Kakek diam sejenak, sembari menyeruput kopinya.
“Nenek pernah mengatakan saat Kakek mengatakan masalalu Kakek dan mencoba meminta pendapat serta nasehatnya, bahwa kita jangan pernah memaksa Tuhan untuk menjodohkan kita dengan orang yang kita cintai, karena Allah lebih tahu mana yang terbaik bagi kita. Mungkin saat kita bersama dengan orang yang kita cintai kita akan bahagia. Namun, belum tentu saat menikah dengannya kita akan bahagia. Akan banyak permasalahan setelah itu” papar Kakek panjang lebar. Membuatku sejenak merenungi kata-katanya.
“Allah lebih tahu masa depan kita. Mungkin kita tak ditakdirkan bersama dengan orang yang kita cintai, Allah punya skenario yang lebih indah. Kita akan dipertemukan dengan orang yang lebih baik yang sesuai dengan kepribadian kita. Menikahi orang yang kita cintai mungkin sebuah kenikmatan, tapi mencintai orang yang kita nikahi adalah keutamaan” lanjut Kakek lagi.
“Jadi...” aku tak bisa berkata lagi. Kagum dengan segala ungkapan Kakek yang begitu indah itu.
“Nenekmulah..yang selalu bersama Kakek disaat suka dan duka. Saat usaha Kakek hancur dan bangkrut. Saat Kakek harus memulai usaha lagi dari bawah, Nenekmulah yang yang selalu memberi dukungan pada Kakek. Tak sekalipun meninggalkan Kakek. Saat itulah Kakek benar-benar jatuh cinta dan merasa beruntung dipertemukan dengan wanita sekuat Nenek. Apakah kalau dipertemukan dengan wanita lain, wanita itu akan sekuat Nenek jika diuji dengan ujian yang begitu hebat itu?. Kakek tidak bisa menjamin”.
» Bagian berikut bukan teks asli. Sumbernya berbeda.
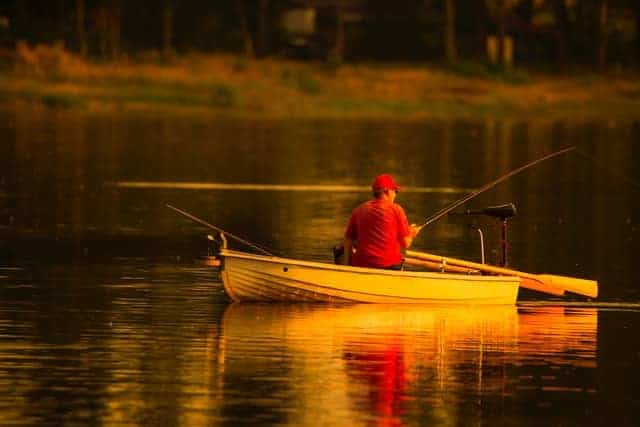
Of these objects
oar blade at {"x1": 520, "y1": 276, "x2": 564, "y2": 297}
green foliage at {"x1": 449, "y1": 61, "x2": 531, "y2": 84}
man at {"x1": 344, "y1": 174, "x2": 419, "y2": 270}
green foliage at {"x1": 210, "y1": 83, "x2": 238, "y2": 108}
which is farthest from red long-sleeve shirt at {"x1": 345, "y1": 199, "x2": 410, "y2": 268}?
green foliage at {"x1": 449, "y1": 61, "x2": 531, "y2": 84}

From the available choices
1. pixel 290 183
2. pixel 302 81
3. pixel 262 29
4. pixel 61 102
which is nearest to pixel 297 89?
pixel 302 81

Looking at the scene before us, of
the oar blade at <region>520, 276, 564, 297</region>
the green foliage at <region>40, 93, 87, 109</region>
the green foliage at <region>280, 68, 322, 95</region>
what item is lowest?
the oar blade at <region>520, 276, 564, 297</region>

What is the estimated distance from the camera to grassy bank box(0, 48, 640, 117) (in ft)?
218

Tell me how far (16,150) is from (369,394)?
30147 millimetres

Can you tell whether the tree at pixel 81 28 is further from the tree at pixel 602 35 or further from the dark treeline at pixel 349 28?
the tree at pixel 602 35

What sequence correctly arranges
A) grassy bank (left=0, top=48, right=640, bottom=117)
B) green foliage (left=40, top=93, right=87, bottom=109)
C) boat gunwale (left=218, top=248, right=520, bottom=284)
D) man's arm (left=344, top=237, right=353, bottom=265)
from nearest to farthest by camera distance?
Result: boat gunwale (left=218, top=248, right=520, bottom=284), man's arm (left=344, top=237, right=353, bottom=265), green foliage (left=40, top=93, right=87, bottom=109), grassy bank (left=0, top=48, right=640, bottom=117)

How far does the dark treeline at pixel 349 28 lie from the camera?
80188mm

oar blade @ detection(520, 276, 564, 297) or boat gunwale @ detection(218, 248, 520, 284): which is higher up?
boat gunwale @ detection(218, 248, 520, 284)

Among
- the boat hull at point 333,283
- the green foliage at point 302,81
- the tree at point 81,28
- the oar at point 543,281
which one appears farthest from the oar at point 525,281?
the tree at point 81,28

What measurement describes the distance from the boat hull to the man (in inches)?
9.5

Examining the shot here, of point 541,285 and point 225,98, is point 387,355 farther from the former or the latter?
point 225,98

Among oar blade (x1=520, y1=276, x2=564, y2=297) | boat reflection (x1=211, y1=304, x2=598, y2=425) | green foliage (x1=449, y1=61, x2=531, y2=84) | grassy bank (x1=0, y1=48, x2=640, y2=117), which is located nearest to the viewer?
boat reflection (x1=211, y1=304, x2=598, y2=425)

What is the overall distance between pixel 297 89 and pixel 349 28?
2523cm

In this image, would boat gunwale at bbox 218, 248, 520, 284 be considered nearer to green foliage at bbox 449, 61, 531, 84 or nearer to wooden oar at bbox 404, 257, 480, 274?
wooden oar at bbox 404, 257, 480, 274
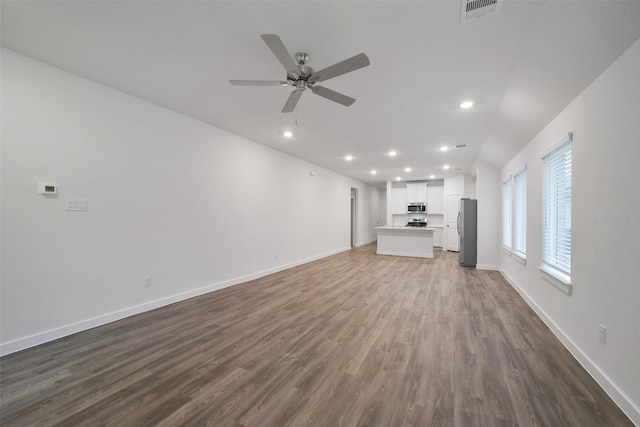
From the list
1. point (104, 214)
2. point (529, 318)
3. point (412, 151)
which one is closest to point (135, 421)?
point (104, 214)

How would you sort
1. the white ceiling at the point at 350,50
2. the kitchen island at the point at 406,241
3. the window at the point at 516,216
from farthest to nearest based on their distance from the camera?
1. the kitchen island at the point at 406,241
2. the window at the point at 516,216
3. the white ceiling at the point at 350,50

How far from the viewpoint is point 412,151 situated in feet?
19.1

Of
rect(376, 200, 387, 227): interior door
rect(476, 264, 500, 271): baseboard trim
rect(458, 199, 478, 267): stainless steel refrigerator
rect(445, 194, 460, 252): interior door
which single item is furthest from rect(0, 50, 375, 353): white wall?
rect(376, 200, 387, 227): interior door

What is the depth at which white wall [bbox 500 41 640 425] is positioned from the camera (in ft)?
5.62

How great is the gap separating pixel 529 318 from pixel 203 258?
481 centimetres

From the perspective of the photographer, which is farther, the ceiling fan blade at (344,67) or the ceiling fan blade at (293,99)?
the ceiling fan blade at (293,99)

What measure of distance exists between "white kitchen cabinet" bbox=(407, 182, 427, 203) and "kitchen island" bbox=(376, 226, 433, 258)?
2834 mm

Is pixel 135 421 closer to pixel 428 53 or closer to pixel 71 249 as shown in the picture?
pixel 71 249

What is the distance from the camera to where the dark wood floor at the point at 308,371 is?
1682 millimetres

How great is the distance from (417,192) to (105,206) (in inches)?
396

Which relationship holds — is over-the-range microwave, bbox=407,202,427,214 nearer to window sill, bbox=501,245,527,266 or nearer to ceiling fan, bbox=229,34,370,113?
window sill, bbox=501,245,527,266

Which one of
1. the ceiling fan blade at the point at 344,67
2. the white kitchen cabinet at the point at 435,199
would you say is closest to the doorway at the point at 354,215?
the white kitchen cabinet at the point at 435,199

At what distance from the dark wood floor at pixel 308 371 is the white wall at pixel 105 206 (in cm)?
40

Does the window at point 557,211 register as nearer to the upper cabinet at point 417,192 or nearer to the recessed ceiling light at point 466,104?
the recessed ceiling light at point 466,104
“Jadi apakah itu sebuah komitmen?” tanyaku ragu. Kali ini Nenek yang menjawab.
“Kekuatan sebuah pernikahan akan diuji pada saat seperti itu. Saat salah satu diantara kita harus jatuh begitu dalam. Apakah pasangan kita akan kuat bersama kita atau tidak. Kekuatan itu akan ada saat kita sadar kita punya komitmen untuk mempertahankan ikatan yang sakral, yang kelak akan kita pertanggungjawabkan pada Allah di hari akhir. Kalau komitmen itu tidak ada, tentu pasangan akan lari jika salah satu dari mereka ada yang jatuh”.
“Kakek hanya ingin berpesan hal ini padamu” Kakek menepuk pundakku. Memandangku lama.
“Jangan hanya mengutamakan cinta dalam pernikahanmu, karena cinta bukanlah segalanya. Menikahi orang yang kita cintai mungkin suatu kenikmatan, tapi mencintai orang yang kita nikahi adalah keutamaan. Lihatlah bagaimana agama calon suamimu, karena agama itulah yang akan menjadi rambu dalam perahu yang akan kalian tumpangi. Jika laki-laki yang kau pilih akan membawa banyak kebaikan untukmu, mungkin itu lah jodohmu, tapi jika tidak, jangan pernah memaksa. Karena ingat, laki-laki yang baik hanya untuk perempuan yang baik. Jika kau ingin calon suami yang baik, yang harus kau lakukan pertama kali adalah memantaskan dirimu. Karena jodohmu sesuai dengan kepribadianmu. Fatimahkan dirimu maka Allah akan mengAlikan jodohmu” Kakek berhenti sebentar.
“Dan setelah menikah, jadikan komitmen janjimu pada Allah untuk selalu menjaga bahtera rumah tanggamu. Karena pernikahan adalah janji yang sangat berat yang kalian ucapkan di hadapan Allah yang disaksikan seluruh malaikat. Jangan hanya menjadikan cinta untuk mempertahankan kelanggengan suatu hubungan. Hubungan yang akan kita pertanggungjawabkan dihadapan Allah, hubungan yang dilandasi ingin beribadah kepadaNya, insyaAllah akan langgeng dan lebih berkah”.
Aku tersenyum lebar mendengar pesan Kakek barusan. Pesan yang sangat dalam artinya. Yang sangat berguna untuk masa depanku nanti. Sekali lagi aku mendapat pelajaran berharga dari Kakek dan Nenekku. Jodoh. Hal yang selalu dirisaukan banyak orang. Kini aku tahu bagaimana akan memulai satu babak hidupku nanti jika telah bertemu dengan belahan jiwaku. Aku memeluk Kakek dan Nenekku erat. Sebagai ucapan terimakasih untuk pelajaran berharga hari ini.